Processing images of poverty, crime and war

Migrants from Honduras, Guatemala and El Salvador are seen in the back of a Mexican police vehicle in this 2014 file photo. (CNS photo/Miguel Sierra, EPA)

Migrants from Honduras, Guatemala and El Salvador are seen in the back of a Mexican police vehicle in this 2014 file photo. (CNS photo/Miguel Sierra, EPA)

Editor’s Note: Judith Sudilovsky is participating in an Egan Fellowship awarded by Catholic Relief Services.

By Judith Sudilovsky

TEGUCIGALPA, Honduras — I scroll down my Facebook feed trying to decompress after an intense first day in Honduras.

Some of the interviews we have had today as CRS Eileen Egan Fellows have been emotionally draining for me.

This morning Catholic journalist Janeth Lagos of Fides described a visit to the Guatemalan-Honduran border 2 years ago to meet a busload of returning migrants sent back by the Mexican government, never having made it across the border to the U.S. She made it a point to explain that she does not use the word “deported” in order to protect the dignity and self-esteem of those migrants who are sent back to their country of origin. Among those on the bus who made the 20-hour-ride from the U.S.-Mexican border, across Guatemala to the Honduran border was a little boy — she put his age at 3 years old — curled up alone on one of the seats sleeping from exhaustion. He was dressed in a little white T-shirt. Next to him, she said, was the bag with a water bottle and sandwich distributed to the migrants for the ride.

ENTRIES SUPPLIED:
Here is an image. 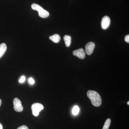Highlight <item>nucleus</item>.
Here are the masks:
<instances>
[{"mask_svg": "<svg viewBox=\"0 0 129 129\" xmlns=\"http://www.w3.org/2000/svg\"><path fill=\"white\" fill-rule=\"evenodd\" d=\"M29 82L31 84H34L35 83V81L32 78H30L28 80Z\"/></svg>", "mask_w": 129, "mask_h": 129, "instance_id": "14", "label": "nucleus"}, {"mask_svg": "<svg viewBox=\"0 0 129 129\" xmlns=\"http://www.w3.org/2000/svg\"><path fill=\"white\" fill-rule=\"evenodd\" d=\"M3 127L2 125L0 123V129H3Z\"/></svg>", "mask_w": 129, "mask_h": 129, "instance_id": "17", "label": "nucleus"}, {"mask_svg": "<svg viewBox=\"0 0 129 129\" xmlns=\"http://www.w3.org/2000/svg\"><path fill=\"white\" fill-rule=\"evenodd\" d=\"M50 39L54 43H57L60 41L61 38L60 35L57 34H55L49 37Z\"/></svg>", "mask_w": 129, "mask_h": 129, "instance_id": "9", "label": "nucleus"}, {"mask_svg": "<svg viewBox=\"0 0 129 129\" xmlns=\"http://www.w3.org/2000/svg\"><path fill=\"white\" fill-rule=\"evenodd\" d=\"M63 39L65 42V45L67 47H69L71 44L72 38L69 35H65L63 37Z\"/></svg>", "mask_w": 129, "mask_h": 129, "instance_id": "10", "label": "nucleus"}, {"mask_svg": "<svg viewBox=\"0 0 129 129\" xmlns=\"http://www.w3.org/2000/svg\"><path fill=\"white\" fill-rule=\"evenodd\" d=\"M17 129H29L27 126L25 125H22L20 127H19Z\"/></svg>", "mask_w": 129, "mask_h": 129, "instance_id": "15", "label": "nucleus"}, {"mask_svg": "<svg viewBox=\"0 0 129 129\" xmlns=\"http://www.w3.org/2000/svg\"><path fill=\"white\" fill-rule=\"evenodd\" d=\"M31 7L32 9L38 11L39 16L42 18H46L49 16V13L40 5L36 4H33L32 5Z\"/></svg>", "mask_w": 129, "mask_h": 129, "instance_id": "2", "label": "nucleus"}, {"mask_svg": "<svg viewBox=\"0 0 129 129\" xmlns=\"http://www.w3.org/2000/svg\"><path fill=\"white\" fill-rule=\"evenodd\" d=\"M25 80V77L24 76H23L21 77V79L19 80V82L20 83H23L24 82Z\"/></svg>", "mask_w": 129, "mask_h": 129, "instance_id": "13", "label": "nucleus"}, {"mask_svg": "<svg viewBox=\"0 0 129 129\" xmlns=\"http://www.w3.org/2000/svg\"><path fill=\"white\" fill-rule=\"evenodd\" d=\"M13 107L14 110L17 112H22L23 110V108L22 103L18 98H14L13 101Z\"/></svg>", "mask_w": 129, "mask_h": 129, "instance_id": "4", "label": "nucleus"}, {"mask_svg": "<svg viewBox=\"0 0 129 129\" xmlns=\"http://www.w3.org/2000/svg\"><path fill=\"white\" fill-rule=\"evenodd\" d=\"M2 104V100L0 99V107H1V106Z\"/></svg>", "mask_w": 129, "mask_h": 129, "instance_id": "18", "label": "nucleus"}, {"mask_svg": "<svg viewBox=\"0 0 129 129\" xmlns=\"http://www.w3.org/2000/svg\"><path fill=\"white\" fill-rule=\"evenodd\" d=\"M73 53L74 55L78 57L80 59H83L85 58V53L83 48H80L74 51Z\"/></svg>", "mask_w": 129, "mask_h": 129, "instance_id": "6", "label": "nucleus"}, {"mask_svg": "<svg viewBox=\"0 0 129 129\" xmlns=\"http://www.w3.org/2000/svg\"><path fill=\"white\" fill-rule=\"evenodd\" d=\"M111 23V19L108 16H105L103 18L101 21V27L104 29L108 28Z\"/></svg>", "mask_w": 129, "mask_h": 129, "instance_id": "5", "label": "nucleus"}, {"mask_svg": "<svg viewBox=\"0 0 129 129\" xmlns=\"http://www.w3.org/2000/svg\"><path fill=\"white\" fill-rule=\"evenodd\" d=\"M95 47L94 42H88L85 45V52L88 55H91L93 52Z\"/></svg>", "mask_w": 129, "mask_h": 129, "instance_id": "7", "label": "nucleus"}, {"mask_svg": "<svg viewBox=\"0 0 129 129\" xmlns=\"http://www.w3.org/2000/svg\"><path fill=\"white\" fill-rule=\"evenodd\" d=\"M111 119L110 118L107 119L104 123V125L102 129H109L111 125Z\"/></svg>", "mask_w": 129, "mask_h": 129, "instance_id": "11", "label": "nucleus"}, {"mask_svg": "<svg viewBox=\"0 0 129 129\" xmlns=\"http://www.w3.org/2000/svg\"><path fill=\"white\" fill-rule=\"evenodd\" d=\"M7 49V47L5 43H2L0 45V58L2 57Z\"/></svg>", "mask_w": 129, "mask_h": 129, "instance_id": "8", "label": "nucleus"}, {"mask_svg": "<svg viewBox=\"0 0 129 129\" xmlns=\"http://www.w3.org/2000/svg\"><path fill=\"white\" fill-rule=\"evenodd\" d=\"M44 107L42 104L39 103H35L32 104L31 109L32 113L35 116H38L40 112L43 110Z\"/></svg>", "mask_w": 129, "mask_h": 129, "instance_id": "3", "label": "nucleus"}, {"mask_svg": "<svg viewBox=\"0 0 129 129\" xmlns=\"http://www.w3.org/2000/svg\"><path fill=\"white\" fill-rule=\"evenodd\" d=\"M125 41L127 43H129V35L126 36L124 38Z\"/></svg>", "mask_w": 129, "mask_h": 129, "instance_id": "16", "label": "nucleus"}, {"mask_svg": "<svg viewBox=\"0 0 129 129\" xmlns=\"http://www.w3.org/2000/svg\"><path fill=\"white\" fill-rule=\"evenodd\" d=\"M127 104H128V105H129V102H127Z\"/></svg>", "mask_w": 129, "mask_h": 129, "instance_id": "19", "label": "nucleus"}, {"mask_svg": "<svg viewBox=\"0 0 129 129\" xmlns=\"http://www.w3.org/2000/svg\"><path fill=\"white\" fill-rule=\"evenodd\" d=\"M87 95L93 106L98 107L101 105V97L98 92L94 90H89L87 92Z\"/></svg>", "mask_w": 129, "mask_h": 129, "instance_id": "1", "label": "nucleus"}, {"mask_svg": "<svg viewBox=\"0 0 129 129\" xmlns=\"http://www.w3.org/2000/svg\"><path fill=\"white\" fill-rule=\"evenodd\" d=\"M79 108L78 106H75L73 108L72 112L74 115H76L79 113Z\"/></svg>", "mask_w": 129, "mask_h": 129, "instance_id": "12", "label": "nucleus"}]
</instances>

YOUR TASKS:
A. Summarize the Honduras account in two sentences.
B. Rewrite the Honduras account between "This morning Catholic" and "for the ride.", inclusive, substituting "sack" for "bag".

SOLUTIONS:
A. After an intense first day in Honduras as a CRS Eileen Egan Fellow, the author found some of that day's interviews emotionally draining. Catholic journalist Janeth Lagos of Fides described meeting a busload of migrants sent back by the Mexican government at the Guatemalan-Honduran border two years earlier, among them a little boy, whom she put at 3 years old, sleeping alone on a seat from exhaustion.

B.
This morning Catholic journalist Janeth Lagos of Fides described a visit to the Guatemalan-Honduran border 2 years ago to meet a busload of returning migrants sent back by the Mexican government, never having made it across the border to the U.S. She made it a point to explain that she does not use the word “deported” in order to protect the dignity and self-esteem of those migrants who are sent back to their country of origin. Among those on the bus who made the 20-hour-ride from the U.S.-Mexican border, across Guatemala to the Honduran border was a little boy — she put his age at 3 years old — curled up alone on one of the seats sleeping from exhaustion. He was dressed in a little white T-shirt. Next to him, she said, was the sack with a water bottle and sandwich distributed to the migrants for the ride.